TASK BRIEF:
Exactly retype the lines below from the one containing "At what distance from the photographer" through the end of the listing. Leave pictures out.
╭──
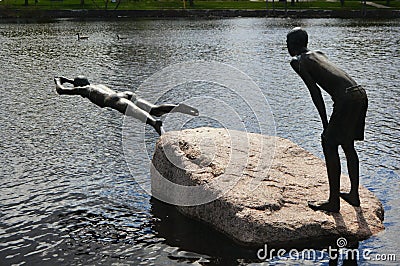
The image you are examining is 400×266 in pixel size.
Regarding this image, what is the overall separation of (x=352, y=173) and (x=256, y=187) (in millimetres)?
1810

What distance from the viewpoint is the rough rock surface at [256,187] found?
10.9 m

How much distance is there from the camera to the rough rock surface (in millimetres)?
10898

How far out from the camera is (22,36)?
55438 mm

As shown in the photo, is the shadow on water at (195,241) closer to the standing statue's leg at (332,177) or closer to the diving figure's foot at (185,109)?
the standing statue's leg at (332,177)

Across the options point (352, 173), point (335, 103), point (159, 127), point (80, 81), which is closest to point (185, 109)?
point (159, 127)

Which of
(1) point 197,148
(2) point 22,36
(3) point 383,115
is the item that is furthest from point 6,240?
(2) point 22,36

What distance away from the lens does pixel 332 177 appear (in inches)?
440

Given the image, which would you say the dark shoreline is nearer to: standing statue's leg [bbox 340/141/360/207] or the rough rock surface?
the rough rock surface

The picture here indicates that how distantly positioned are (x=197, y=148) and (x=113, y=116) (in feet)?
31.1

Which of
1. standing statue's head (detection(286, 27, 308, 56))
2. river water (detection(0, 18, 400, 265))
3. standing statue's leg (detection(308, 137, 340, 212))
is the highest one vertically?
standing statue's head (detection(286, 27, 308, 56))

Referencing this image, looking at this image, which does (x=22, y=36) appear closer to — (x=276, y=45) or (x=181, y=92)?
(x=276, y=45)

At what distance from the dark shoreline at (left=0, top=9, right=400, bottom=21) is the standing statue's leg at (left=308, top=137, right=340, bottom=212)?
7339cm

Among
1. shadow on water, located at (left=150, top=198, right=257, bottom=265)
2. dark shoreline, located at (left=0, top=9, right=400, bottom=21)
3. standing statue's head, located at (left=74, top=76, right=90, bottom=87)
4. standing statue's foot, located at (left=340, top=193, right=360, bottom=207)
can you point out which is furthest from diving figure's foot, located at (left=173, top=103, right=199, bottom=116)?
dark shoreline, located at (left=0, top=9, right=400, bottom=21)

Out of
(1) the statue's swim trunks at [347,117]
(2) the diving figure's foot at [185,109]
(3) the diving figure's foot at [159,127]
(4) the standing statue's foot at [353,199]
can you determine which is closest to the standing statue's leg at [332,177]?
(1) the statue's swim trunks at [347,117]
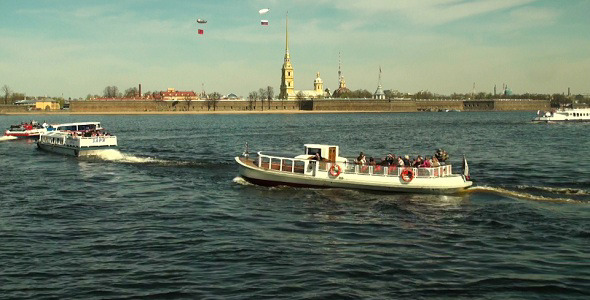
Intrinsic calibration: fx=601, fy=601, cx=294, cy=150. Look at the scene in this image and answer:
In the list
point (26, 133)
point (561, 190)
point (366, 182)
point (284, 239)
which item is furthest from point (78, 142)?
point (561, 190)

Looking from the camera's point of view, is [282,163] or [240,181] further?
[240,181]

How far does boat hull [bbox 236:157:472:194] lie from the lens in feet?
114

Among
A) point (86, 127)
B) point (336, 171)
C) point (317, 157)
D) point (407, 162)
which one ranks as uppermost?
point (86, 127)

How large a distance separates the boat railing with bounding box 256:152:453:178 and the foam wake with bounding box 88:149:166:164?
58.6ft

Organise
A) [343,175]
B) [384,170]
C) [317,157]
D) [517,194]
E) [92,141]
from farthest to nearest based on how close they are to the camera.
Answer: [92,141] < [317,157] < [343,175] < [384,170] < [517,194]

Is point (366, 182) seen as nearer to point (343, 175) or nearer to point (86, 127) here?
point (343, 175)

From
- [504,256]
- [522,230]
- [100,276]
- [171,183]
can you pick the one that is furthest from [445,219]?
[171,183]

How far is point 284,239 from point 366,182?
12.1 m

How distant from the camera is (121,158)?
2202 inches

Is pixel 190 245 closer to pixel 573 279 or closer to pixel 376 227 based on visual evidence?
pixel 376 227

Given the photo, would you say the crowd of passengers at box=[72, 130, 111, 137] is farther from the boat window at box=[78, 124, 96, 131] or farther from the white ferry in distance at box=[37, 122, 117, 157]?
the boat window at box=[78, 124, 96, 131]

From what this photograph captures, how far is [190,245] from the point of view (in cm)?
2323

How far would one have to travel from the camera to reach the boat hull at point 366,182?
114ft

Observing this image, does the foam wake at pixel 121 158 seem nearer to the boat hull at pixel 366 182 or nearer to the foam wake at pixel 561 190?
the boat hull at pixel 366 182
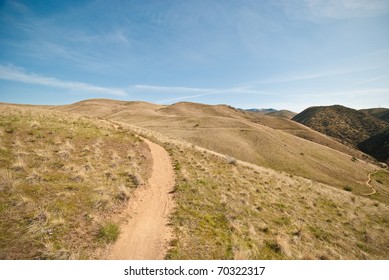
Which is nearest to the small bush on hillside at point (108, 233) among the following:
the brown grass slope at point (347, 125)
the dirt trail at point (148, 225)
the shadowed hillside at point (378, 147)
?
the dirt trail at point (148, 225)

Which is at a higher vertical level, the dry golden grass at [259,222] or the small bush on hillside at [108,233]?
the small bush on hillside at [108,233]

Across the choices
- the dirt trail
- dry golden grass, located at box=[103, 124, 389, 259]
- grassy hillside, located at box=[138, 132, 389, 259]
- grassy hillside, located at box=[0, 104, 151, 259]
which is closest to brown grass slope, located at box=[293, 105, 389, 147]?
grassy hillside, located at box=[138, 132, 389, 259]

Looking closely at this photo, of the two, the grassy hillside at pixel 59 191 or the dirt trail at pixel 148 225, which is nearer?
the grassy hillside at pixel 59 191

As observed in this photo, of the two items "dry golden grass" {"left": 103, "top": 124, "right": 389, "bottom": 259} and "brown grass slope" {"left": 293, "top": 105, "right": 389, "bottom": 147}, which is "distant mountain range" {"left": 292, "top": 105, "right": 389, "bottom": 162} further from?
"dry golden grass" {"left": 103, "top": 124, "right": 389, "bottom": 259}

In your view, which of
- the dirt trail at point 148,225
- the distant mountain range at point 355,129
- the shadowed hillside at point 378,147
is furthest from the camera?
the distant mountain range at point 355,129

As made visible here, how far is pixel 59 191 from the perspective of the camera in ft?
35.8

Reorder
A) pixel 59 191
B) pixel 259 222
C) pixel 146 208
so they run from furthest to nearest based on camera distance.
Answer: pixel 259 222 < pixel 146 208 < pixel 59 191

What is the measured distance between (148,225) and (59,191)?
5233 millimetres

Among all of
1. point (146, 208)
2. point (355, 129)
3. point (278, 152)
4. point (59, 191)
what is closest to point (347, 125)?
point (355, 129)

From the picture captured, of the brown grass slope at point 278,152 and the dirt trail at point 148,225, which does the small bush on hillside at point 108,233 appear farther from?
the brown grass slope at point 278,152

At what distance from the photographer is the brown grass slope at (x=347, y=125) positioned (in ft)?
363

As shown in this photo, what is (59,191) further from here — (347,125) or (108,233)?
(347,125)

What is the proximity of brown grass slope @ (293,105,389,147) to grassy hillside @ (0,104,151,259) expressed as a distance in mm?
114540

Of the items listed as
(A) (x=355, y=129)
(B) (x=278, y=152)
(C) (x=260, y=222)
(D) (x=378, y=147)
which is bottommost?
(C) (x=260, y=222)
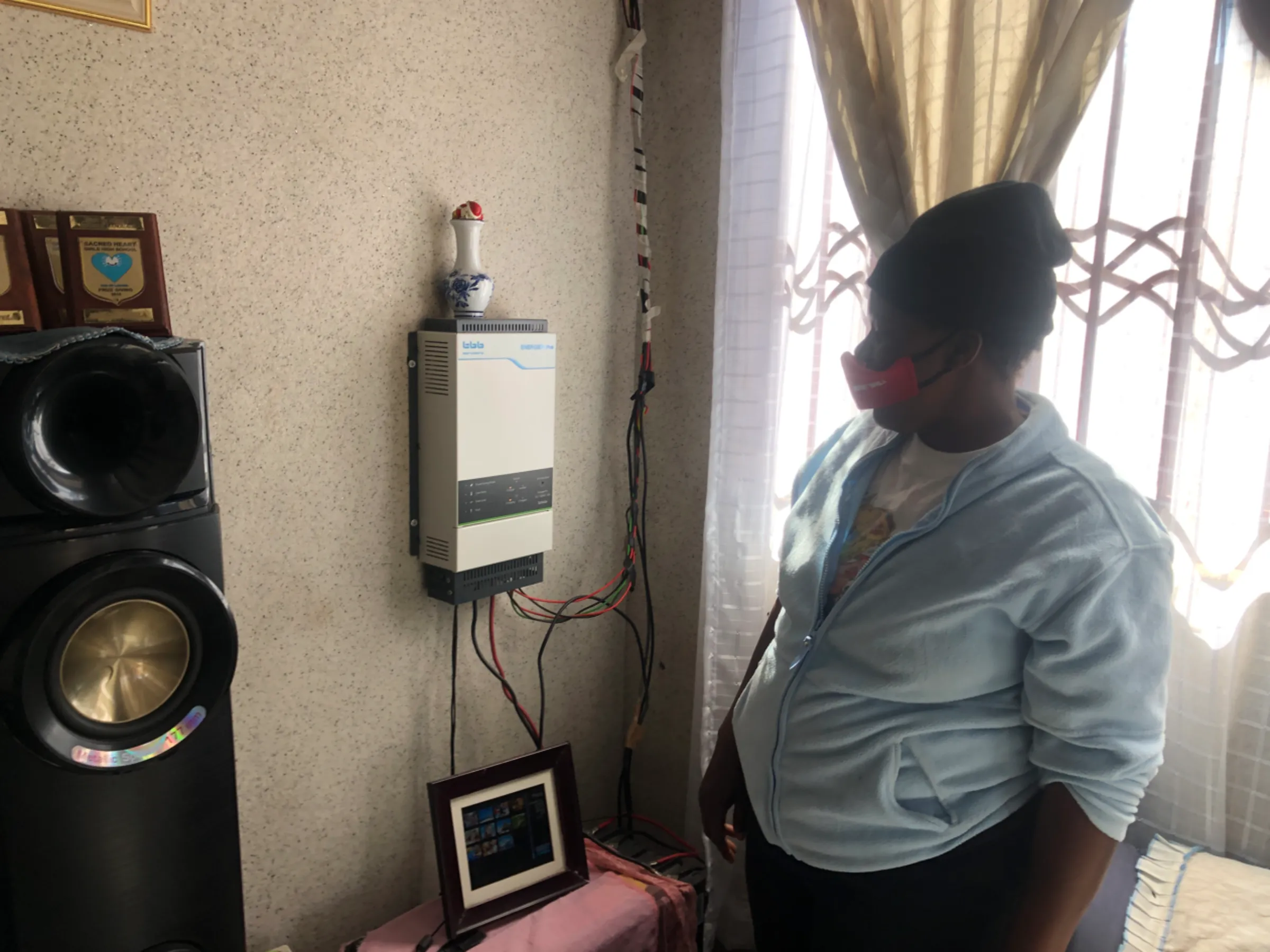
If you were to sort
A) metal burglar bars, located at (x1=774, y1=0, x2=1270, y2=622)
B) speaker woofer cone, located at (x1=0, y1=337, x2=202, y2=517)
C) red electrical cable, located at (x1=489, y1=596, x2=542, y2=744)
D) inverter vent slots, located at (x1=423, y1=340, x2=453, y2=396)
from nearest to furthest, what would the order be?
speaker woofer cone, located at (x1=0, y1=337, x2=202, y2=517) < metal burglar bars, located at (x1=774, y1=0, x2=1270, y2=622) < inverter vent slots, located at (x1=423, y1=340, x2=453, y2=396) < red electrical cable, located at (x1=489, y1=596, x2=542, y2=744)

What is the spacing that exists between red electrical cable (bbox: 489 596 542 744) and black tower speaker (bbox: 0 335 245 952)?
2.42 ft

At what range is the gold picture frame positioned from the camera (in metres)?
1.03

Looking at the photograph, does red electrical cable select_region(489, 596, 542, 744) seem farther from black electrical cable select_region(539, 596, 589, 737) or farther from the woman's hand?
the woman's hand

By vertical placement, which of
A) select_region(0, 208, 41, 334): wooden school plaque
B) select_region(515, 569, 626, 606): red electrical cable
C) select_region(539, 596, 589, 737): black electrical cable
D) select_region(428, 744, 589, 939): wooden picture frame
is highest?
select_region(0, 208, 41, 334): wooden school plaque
╰──
TASK SOLUTION:
At what distance from the photographer is the brown grass slope at (x=347, y=125) positioned (in ft)?
363

As shown in this photo, what is (59,191) further from here — (347,125) or (108,233)?
(347,125)

What is the proximity of brown grass slope @ (293,105,389,147) to grassy hillside @ (0,104,151,259) expressed as a distance in mm?
114540

Of the items listed as
(A) (x=355, y=129)
(B) (x=278, y=152)
(C) (x=260, y=222)
(D) (x=378, y=147)
which is bottommost?
(C) (x=260, y=222)
If you were to sort
A) metal burglar bars, located at (x1=774, y1=0, x2=1270, y2=622)
B) speaker woofer cone, located at (x1=0, y1=337, x2=202, y2=517)
C) red electrical cable, located at (x1=489, y1=596, x2=542, y2=744)
D) inverter vent slots, located at (x1=423, y1=340, x2=453, y2=396)
from nearest to furthest, what would the order be?
speaker woofer cone, located at (x1=0, y1=337, x2=202, y2=517) < metal burglar bars, located at (x1=774, y1=0, x2=1270, y2=622) < inverter vent slots, located at (x1=423, y1=340, x2=453, y2=396) < red electrical cable, located at (x1=489, y1=596, x2=542, y2=744)

What is the spacing that exists between red electrical cable (bbox: 489 596 542 744) and black tower speaker (bbox: 0 335 245 952)?
2.42 ft

At what range is the gold picture frame positioned from the camera (in metres)?
1.03

Looking at the photograph, does red electrical cable select_region(489, 596, 542, 744) seem farther from black electrical cable select_region(539, 596, 589, 737) or farther from the woman's hand?
the woman's hand

By vertical placement, which of
A) select_region(0, 208, 41, 334): wooden school plaque
B) select_region(515, 569, 626, 606): red electrical cable
C) select_region(539, 596, 589, 737): black electrical cable
D) select_region(428, 744, 589, 939): wooden picture frame
is highest?
select_region(0, 208, 41, 334): wooden school plaque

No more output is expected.